Image and question records:
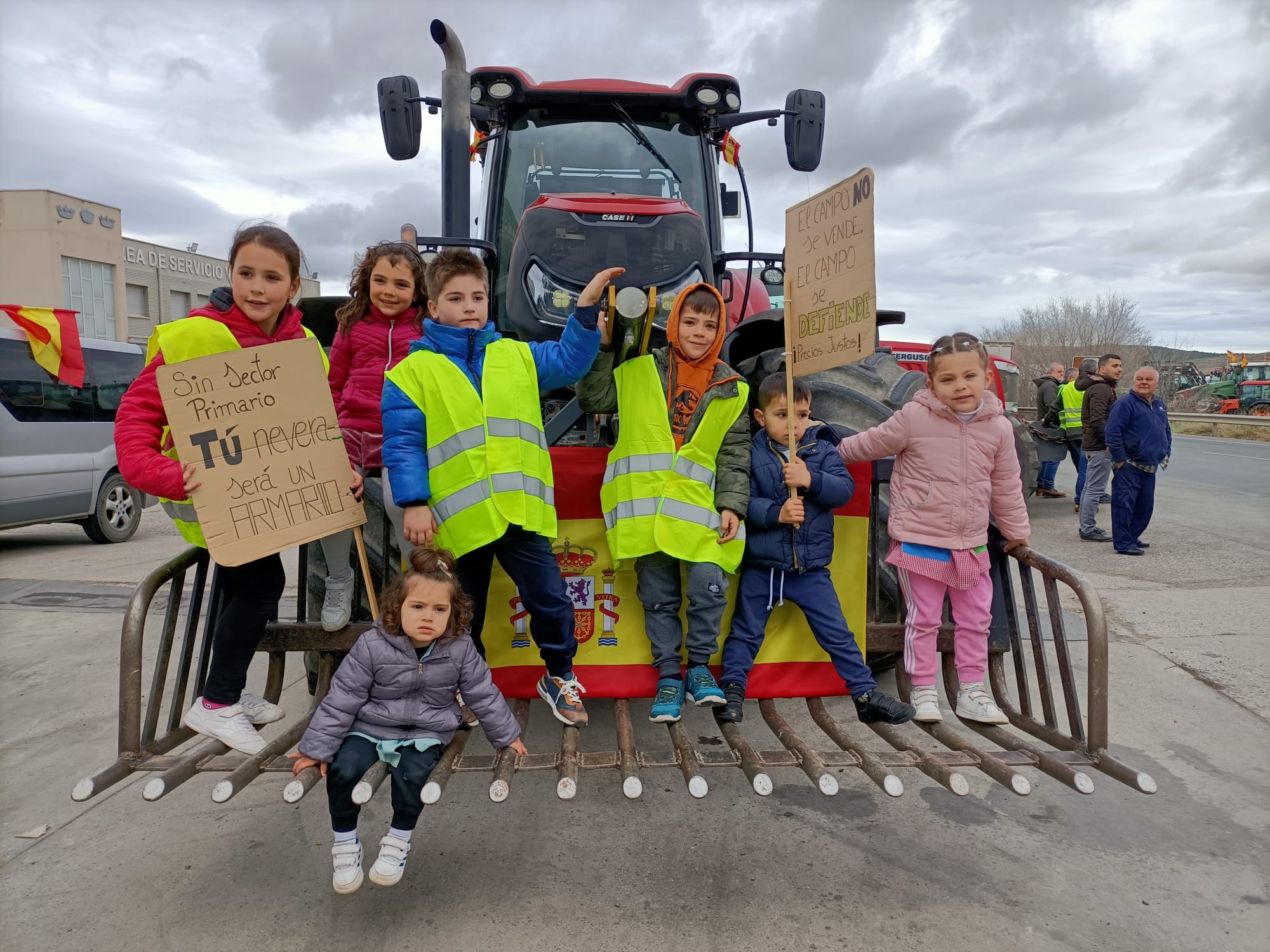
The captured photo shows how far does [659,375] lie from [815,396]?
1119mm

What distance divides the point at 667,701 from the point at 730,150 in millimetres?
3519

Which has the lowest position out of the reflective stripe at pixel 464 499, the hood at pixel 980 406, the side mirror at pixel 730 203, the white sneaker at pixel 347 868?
the white sneaker at pixel 347 868

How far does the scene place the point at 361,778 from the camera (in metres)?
2.34

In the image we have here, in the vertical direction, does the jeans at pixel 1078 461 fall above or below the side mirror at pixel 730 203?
below

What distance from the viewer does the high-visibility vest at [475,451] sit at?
2633 mm

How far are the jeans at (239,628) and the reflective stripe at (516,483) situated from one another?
80cm

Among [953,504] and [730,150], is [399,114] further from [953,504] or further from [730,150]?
[953,504]

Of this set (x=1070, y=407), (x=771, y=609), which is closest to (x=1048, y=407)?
(x=1070, y=407)

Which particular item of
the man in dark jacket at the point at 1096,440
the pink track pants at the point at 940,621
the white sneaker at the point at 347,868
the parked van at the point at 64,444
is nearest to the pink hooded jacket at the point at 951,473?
the pink track pants at the point at 940,621

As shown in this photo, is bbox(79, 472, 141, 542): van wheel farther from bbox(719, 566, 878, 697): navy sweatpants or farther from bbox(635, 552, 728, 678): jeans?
bbox(719, 566, 878, 697): navy sweatpants

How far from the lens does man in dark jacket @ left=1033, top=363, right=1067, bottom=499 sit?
36.6ft

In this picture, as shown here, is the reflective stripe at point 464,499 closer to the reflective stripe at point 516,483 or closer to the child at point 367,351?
the reflective stripe at point 516,483

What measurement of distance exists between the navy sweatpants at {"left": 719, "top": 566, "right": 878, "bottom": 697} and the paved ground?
61cm

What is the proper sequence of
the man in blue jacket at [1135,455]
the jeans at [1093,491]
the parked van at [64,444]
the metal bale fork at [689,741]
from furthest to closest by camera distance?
the jeans at [1093,491] → the parked van at [64,444] → the man in blue jacket at [1135,455] → the metal bale fork at [689,741]
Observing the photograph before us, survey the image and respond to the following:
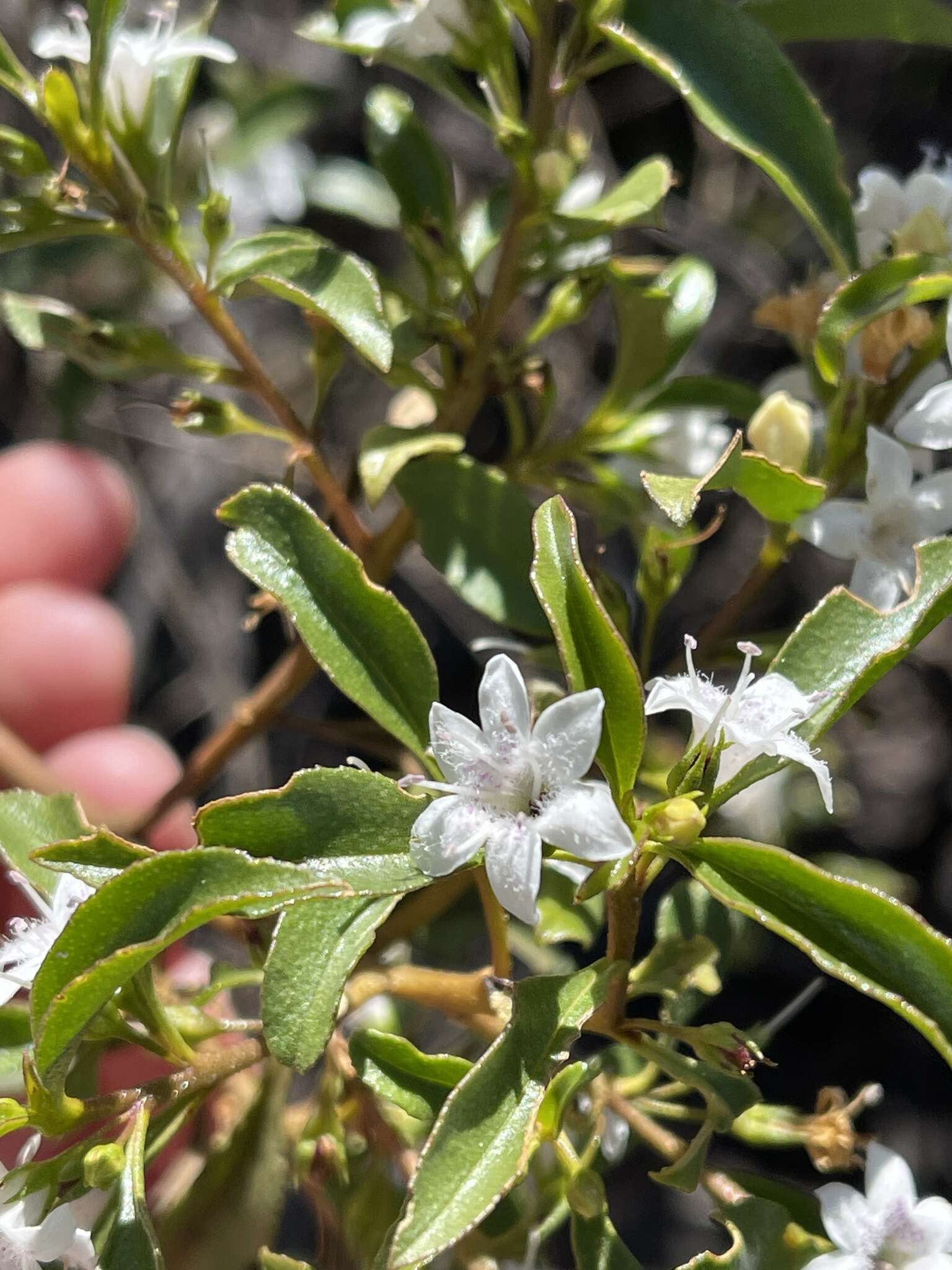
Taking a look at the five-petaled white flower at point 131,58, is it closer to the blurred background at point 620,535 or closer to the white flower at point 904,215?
the white flower at point 904,215

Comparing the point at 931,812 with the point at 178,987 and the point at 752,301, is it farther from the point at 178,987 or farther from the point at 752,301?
the point at 178,987

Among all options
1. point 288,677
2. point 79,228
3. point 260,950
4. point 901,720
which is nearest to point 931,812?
point 901,720

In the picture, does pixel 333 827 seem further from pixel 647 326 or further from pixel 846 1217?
pixel 647 326

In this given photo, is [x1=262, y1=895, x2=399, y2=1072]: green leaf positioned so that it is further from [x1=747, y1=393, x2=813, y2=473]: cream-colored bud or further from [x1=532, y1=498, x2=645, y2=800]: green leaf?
[x1=747, y1=393, x2=813, y2=473]: cream-colored bud

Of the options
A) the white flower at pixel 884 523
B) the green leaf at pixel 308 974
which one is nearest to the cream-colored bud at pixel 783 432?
the white flower at pixel 884 523

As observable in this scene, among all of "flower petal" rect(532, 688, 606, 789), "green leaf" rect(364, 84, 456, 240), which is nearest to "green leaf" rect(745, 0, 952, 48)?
"green leaf" rect(364, 84, 456, 240)
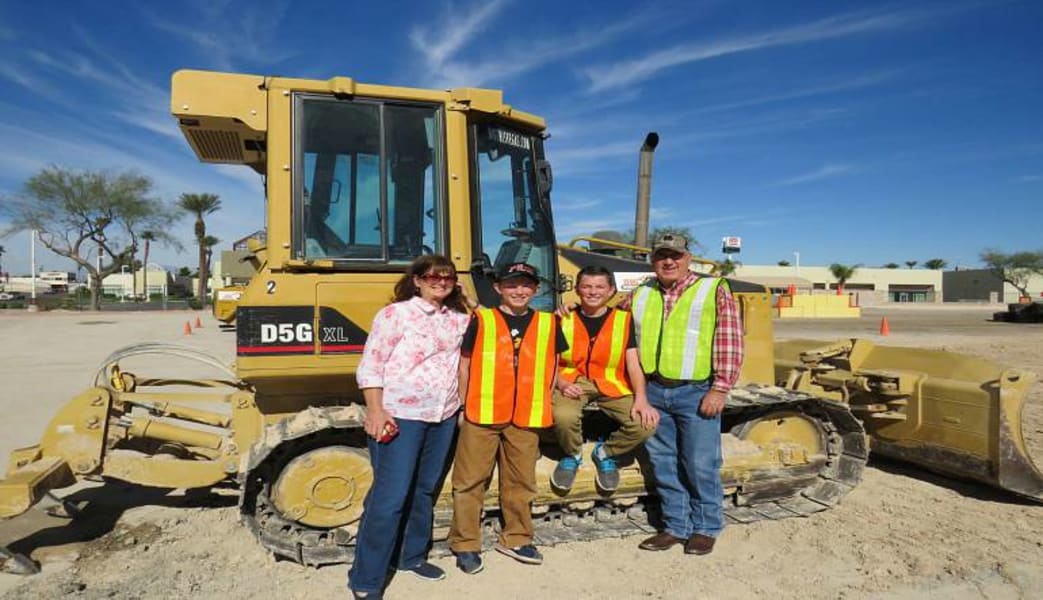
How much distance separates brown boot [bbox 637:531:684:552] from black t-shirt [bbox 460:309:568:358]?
141cm

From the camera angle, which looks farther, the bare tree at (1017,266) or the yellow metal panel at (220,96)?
the bare tree at (1017,266)

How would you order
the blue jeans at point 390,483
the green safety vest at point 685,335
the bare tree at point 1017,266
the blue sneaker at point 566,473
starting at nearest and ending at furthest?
the blue jeans at point 390,483
the green safety vest at point 685,335
the blue sneaker at point 566,473
the bare tree at point 1017,266

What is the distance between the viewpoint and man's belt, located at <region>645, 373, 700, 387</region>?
3.97 meters

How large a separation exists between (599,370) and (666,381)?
0.45 meters

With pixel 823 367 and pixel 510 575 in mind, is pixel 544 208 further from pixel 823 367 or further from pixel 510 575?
pixel 823 367

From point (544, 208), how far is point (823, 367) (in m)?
2.85

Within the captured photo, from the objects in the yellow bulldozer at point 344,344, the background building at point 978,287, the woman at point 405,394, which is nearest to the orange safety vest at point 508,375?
the woman at point 405,394

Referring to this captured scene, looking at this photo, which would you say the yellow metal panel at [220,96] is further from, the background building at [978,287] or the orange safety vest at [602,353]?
the background building at [978,287]

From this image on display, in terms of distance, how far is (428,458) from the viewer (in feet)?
11.3

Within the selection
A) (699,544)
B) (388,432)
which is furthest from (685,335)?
(388,432)

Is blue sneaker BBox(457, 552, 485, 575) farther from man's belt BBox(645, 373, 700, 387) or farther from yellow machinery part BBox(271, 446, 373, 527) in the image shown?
man's belt BBox(645, 373, 700, 387)

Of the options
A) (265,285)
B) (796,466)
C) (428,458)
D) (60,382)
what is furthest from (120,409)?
(60,382)

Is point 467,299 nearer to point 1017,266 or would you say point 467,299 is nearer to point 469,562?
point 469,562

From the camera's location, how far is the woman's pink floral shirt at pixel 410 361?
3.22 m
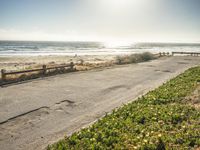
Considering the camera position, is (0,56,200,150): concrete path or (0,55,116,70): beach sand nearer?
(0,56,200,150): concrete path

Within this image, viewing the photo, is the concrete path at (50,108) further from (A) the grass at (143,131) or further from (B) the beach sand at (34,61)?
(B) the beach sand at (34,61)

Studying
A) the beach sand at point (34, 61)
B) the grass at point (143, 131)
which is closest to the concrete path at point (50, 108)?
the grass at point (143, 131)

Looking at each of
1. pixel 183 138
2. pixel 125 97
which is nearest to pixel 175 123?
pixel 183 138

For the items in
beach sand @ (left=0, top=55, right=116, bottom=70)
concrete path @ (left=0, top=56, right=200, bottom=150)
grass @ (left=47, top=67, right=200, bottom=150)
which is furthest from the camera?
beach sand @ (left=0, top=55, right=116, bottom=70)

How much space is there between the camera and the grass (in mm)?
5113

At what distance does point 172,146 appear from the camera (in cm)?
496

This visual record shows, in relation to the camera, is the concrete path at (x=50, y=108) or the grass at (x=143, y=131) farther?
the concrete path at (x=50, y=108)

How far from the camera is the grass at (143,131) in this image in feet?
16.8

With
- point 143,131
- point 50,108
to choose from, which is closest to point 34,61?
point 50,108

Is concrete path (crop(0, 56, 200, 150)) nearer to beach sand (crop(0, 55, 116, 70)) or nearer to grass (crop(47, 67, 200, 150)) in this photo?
grass (crop(47, 67, 200, 150))

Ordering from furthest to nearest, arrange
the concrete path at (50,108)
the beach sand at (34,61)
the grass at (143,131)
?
the beach sand at (34,61) → the concrete path at (50,108) → the grass at (143,131)

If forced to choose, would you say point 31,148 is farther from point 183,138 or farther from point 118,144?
point 183,138

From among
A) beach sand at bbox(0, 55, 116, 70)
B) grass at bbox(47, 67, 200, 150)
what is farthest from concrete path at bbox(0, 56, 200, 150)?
beach sand at bbox(0, 55, 116, 70)

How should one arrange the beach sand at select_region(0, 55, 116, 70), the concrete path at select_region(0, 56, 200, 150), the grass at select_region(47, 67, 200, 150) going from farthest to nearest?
the beach sand at select_region(0, 55, 116, 70) → the concrete path at select_region(0, 56, 200, 150) → the grass at select_region(47, 67, 200, 150)
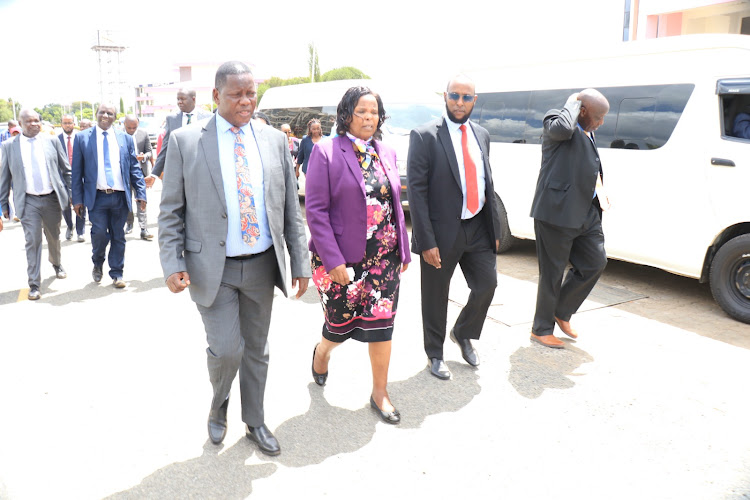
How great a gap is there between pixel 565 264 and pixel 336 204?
219 cm

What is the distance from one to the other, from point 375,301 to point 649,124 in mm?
4119

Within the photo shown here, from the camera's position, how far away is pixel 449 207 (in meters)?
4.18

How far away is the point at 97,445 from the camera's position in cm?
340

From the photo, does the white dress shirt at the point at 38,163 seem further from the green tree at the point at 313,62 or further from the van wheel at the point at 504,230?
the green tree at the point at 313,62

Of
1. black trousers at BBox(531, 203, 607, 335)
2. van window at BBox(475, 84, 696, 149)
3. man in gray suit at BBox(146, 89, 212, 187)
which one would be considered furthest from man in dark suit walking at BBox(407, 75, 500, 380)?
man in gray suit at BBox(146, 89, 212, 187)

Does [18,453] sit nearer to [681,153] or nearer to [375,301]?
[375,301]

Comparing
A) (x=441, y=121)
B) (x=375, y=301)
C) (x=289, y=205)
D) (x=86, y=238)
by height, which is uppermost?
(x=441, y=121)

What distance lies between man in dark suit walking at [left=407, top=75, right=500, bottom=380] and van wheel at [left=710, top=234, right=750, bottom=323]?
2639mm

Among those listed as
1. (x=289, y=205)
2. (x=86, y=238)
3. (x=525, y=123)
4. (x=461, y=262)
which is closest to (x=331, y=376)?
(x=461, y=262)

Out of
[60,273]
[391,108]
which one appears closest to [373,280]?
[60,273]

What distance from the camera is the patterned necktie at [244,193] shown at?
10.2ft

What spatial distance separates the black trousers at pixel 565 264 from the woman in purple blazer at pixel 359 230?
60.3 inches

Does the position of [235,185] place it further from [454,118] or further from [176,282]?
[454,118]

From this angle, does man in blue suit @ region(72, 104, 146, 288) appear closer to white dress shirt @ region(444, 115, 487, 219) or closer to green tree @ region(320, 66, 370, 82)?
white dress shirt @ region(444, 115, 487, 219)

▶ Exercise details
Copy exactly, and only, the lines from the one containing "What distance lies" through the last line of the listing.

▶ Written response
What distance lies between man in dark suit walking at [left=407, top=75, right=500, bottom=380] and van wheel at [left=710, top=234, right=750, bottom=323]?
2639mm

Among those listed as
1. (x=289, y=205)
2. (x=86, y=238)
3. (x=525, y=123)
4. (x=461, y=262)
which is closest to (x=331, y=376)?
(x=461, y=262)

Out of
[60,273]
[391,108]
which one appears closest to [373,280]?
[60,273]

What distance from the camera is the patterned necktie at [244,193] shown at?
10.2ft

What spatial distance separates the black trousers at pixel 565 264 from the woman in purple blazer at pixel 359 230?
60.3 inches

Does the position of [235,185] place it further from [454,118] or further from [176,282]?
[454,118]

From this angle, does man in blue suit @ region(72, 104, 146, 288) appear closer to white dress shirt @ region(444, 115, 487, 219) or closer to green tree @ region(320, 66, 370, 82)?
white dress shirt @ region(444, 115, 487, 219)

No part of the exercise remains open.